Okay, this could be spam. It’s addressed to me and I do write for BLOGZONE…but I don’t recognize this person at all. Or the Trippr business. Or really any of these names at all. Should I? 

1:11pm. My inbox again. 

Someone has downloaded your Resume.pdf. 

Okay, maybe you’re real. Hmm.The gears in my head start turning. I am in the business of content curation. I am being personally invited to speak to the CEO of a company that produces content curation software. They have a new product coming—a new product that may need new employees to maintain. I maintain these kinds of things…at least on the front end. Is this a job offer? No way. 

1:15pm. 

Someone has downloaded your Resume.pdf. 

Okay, weird. Better get back to work…

1:19pm.

Someone has downloaded your Resume.pdf. 

1:22pm.

Someone has downloaded your Resume.pdf. 

What the hell is going on. 

1:27pm.

Someone has downloaded your Resume.pdf. 

1:31pm.

Someone has downloaded your Resume.pdf. 

1:35pm.

Someone has downloaded your Resume.pdf. 

If this is correct, somewhere, there’s an entire office looking at my resume. 

1:39pm.

Someone has downloaded your Resume.pdf. 

Okay, where’s my phone. Hey Ma! Guess what! I don’t know what’s going on, don’t worry I’m okay, but I think I’m being scouted for a job? I’m gettin’ introduced to the CEO and they’re looking at my resume like mad!! It’s really vague and the email looks weird, maybe I’m getting ahead of myself but wow!

1:43pm.

Someone has downloaded your Resume.pdf. 

IT’S STILL HAPPENING! How much should I bite for? $45,000 a year? $50k too low!? Let’s see who these guys are…WOAH!! Los Angeles!? Maybe you’re right?? …$75k, that’s it. That’s all I’m willing to budge on. Okay, maybe $70 or $60 thou…

1:47pm.

Someone has downloaded your Resume.pdf. 

Alright I gotta get back to work, yeah I’m emailing them back. Hell yeah I’m interested! There’s only 15 people in their office and I’m on 10 downloads and counting!!

B, 

I would be delighted to meet with Jim next week.

It’s not like I have anything else going on, haha…

My schedule is wide open! Please feel free let me know what’s most convenient for you.

1:51pm.

Someone has downloaded your Resume.pdf.

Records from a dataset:
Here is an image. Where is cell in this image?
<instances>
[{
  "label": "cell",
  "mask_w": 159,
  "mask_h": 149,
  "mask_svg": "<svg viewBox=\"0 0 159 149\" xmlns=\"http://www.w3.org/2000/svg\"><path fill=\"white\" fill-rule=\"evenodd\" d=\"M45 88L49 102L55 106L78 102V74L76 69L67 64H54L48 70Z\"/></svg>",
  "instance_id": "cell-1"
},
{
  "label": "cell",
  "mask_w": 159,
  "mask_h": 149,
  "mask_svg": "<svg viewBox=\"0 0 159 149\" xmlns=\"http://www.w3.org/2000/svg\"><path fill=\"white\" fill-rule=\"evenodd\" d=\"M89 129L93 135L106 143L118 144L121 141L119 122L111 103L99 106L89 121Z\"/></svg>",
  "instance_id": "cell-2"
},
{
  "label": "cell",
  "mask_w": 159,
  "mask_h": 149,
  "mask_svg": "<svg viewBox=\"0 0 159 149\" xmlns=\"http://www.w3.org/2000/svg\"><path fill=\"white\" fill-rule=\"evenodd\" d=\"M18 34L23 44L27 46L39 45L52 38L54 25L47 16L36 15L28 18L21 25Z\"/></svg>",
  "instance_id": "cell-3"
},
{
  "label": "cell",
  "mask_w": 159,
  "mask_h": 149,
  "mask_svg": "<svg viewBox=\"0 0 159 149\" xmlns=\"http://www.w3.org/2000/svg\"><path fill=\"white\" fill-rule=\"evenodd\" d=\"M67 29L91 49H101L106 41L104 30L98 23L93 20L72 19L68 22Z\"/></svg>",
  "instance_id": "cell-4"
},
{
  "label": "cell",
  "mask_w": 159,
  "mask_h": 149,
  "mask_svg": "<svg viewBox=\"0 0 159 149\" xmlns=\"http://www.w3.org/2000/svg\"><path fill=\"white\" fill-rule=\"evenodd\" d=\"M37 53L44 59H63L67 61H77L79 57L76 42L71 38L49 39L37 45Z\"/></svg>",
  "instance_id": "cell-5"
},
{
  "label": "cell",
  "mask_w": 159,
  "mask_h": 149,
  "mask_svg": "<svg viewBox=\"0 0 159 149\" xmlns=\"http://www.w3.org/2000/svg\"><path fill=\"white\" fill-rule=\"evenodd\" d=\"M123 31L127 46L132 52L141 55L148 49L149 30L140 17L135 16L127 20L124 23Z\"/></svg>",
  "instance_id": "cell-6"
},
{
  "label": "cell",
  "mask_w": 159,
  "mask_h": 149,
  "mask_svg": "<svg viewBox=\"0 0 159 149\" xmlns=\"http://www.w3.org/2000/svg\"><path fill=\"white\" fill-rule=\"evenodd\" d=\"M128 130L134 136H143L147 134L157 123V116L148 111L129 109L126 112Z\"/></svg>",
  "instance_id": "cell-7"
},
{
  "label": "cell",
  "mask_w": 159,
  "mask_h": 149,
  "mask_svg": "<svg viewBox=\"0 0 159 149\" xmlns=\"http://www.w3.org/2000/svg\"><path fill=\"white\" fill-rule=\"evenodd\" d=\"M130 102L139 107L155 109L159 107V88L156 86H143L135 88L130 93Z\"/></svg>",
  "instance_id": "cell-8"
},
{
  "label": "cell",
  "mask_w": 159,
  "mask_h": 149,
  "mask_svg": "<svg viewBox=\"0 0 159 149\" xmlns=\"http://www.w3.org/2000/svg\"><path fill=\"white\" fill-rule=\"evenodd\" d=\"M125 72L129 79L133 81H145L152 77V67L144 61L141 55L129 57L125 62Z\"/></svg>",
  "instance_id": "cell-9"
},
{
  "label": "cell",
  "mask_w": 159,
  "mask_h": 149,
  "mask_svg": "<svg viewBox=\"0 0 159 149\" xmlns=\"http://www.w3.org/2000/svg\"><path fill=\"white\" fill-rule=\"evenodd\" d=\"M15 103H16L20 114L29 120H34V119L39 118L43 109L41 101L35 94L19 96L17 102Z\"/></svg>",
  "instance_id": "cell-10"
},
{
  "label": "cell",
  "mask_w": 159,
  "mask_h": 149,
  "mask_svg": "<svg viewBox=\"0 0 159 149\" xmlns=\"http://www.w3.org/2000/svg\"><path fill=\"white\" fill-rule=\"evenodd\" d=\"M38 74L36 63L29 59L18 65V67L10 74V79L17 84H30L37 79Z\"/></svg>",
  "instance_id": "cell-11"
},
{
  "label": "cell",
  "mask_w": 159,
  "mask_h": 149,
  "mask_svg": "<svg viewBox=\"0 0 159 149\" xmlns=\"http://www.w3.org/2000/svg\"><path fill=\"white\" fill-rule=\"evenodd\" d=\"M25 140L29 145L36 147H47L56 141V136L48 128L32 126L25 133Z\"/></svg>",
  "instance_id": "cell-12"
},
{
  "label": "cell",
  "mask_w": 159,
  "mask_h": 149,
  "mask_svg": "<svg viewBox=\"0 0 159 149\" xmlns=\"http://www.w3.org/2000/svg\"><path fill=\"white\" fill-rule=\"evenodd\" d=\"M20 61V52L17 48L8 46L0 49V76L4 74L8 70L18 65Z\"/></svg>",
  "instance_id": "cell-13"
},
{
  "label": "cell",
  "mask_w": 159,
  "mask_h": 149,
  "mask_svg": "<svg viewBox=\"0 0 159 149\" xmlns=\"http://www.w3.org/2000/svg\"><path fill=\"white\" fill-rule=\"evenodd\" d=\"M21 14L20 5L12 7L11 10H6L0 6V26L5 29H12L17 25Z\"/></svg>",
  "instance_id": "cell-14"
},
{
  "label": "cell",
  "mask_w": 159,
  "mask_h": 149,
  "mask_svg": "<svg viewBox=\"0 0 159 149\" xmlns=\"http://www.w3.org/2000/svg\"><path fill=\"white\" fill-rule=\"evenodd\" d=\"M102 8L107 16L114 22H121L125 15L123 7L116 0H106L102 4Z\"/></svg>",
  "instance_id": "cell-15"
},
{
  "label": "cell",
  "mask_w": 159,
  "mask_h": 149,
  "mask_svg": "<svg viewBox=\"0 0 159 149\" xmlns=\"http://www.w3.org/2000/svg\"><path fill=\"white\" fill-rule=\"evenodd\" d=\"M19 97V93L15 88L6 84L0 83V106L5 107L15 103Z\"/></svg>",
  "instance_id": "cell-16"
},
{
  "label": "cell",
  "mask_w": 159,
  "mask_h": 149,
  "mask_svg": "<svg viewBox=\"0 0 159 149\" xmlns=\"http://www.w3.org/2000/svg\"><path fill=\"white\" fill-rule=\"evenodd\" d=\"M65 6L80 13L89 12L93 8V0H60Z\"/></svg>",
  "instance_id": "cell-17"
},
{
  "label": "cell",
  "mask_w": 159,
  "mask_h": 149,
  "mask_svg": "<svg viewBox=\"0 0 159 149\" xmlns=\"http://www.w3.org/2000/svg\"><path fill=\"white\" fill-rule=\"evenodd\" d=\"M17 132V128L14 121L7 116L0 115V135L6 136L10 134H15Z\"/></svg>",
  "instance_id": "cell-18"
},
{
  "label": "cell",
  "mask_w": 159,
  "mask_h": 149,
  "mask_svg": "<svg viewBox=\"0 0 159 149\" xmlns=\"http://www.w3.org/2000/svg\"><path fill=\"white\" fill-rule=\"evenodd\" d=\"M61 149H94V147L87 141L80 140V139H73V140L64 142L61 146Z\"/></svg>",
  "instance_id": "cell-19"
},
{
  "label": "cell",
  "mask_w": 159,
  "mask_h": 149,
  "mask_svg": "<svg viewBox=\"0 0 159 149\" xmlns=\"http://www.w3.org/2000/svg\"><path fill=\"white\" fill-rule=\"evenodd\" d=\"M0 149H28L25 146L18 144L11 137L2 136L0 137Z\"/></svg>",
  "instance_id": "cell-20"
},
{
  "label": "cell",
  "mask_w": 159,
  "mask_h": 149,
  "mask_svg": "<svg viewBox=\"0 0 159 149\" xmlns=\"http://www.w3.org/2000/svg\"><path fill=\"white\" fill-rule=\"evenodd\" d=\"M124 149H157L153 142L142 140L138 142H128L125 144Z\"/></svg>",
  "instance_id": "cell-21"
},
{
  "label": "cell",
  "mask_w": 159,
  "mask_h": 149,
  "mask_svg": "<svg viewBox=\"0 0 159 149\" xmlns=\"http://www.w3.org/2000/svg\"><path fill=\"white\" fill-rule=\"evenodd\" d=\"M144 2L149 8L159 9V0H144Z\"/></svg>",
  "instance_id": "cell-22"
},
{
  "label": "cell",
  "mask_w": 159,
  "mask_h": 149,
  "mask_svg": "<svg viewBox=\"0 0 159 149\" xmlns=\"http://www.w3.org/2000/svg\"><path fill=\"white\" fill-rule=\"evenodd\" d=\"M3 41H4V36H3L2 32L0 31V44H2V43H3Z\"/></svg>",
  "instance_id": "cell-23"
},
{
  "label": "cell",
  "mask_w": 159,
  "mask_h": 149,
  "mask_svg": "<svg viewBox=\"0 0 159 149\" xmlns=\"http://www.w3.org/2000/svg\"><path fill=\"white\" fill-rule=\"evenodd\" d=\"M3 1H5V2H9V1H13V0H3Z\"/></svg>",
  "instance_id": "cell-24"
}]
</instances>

Exercise instructions:
• 1. In the passage about the resume downloads, how many people does the narrator say work in the company's office?
• 2. Return the part of the passage about the resume downloads starting at "Okay, maybe you’re" and ending at "offer? No way.".
The records are not required for this work.

Response list:
• 1. 15 people.

• 2.
Okay, maybe you’re real. Hmm.The gears in my head start turning. I am in the business of content curation. I am being personally invited to speak to the CEO of a company that produces content curation software. They have a new product coming—a new product that may need new employees to maintain. I maintain these kinds of things…at least on the front end. Is this a job offer? No way.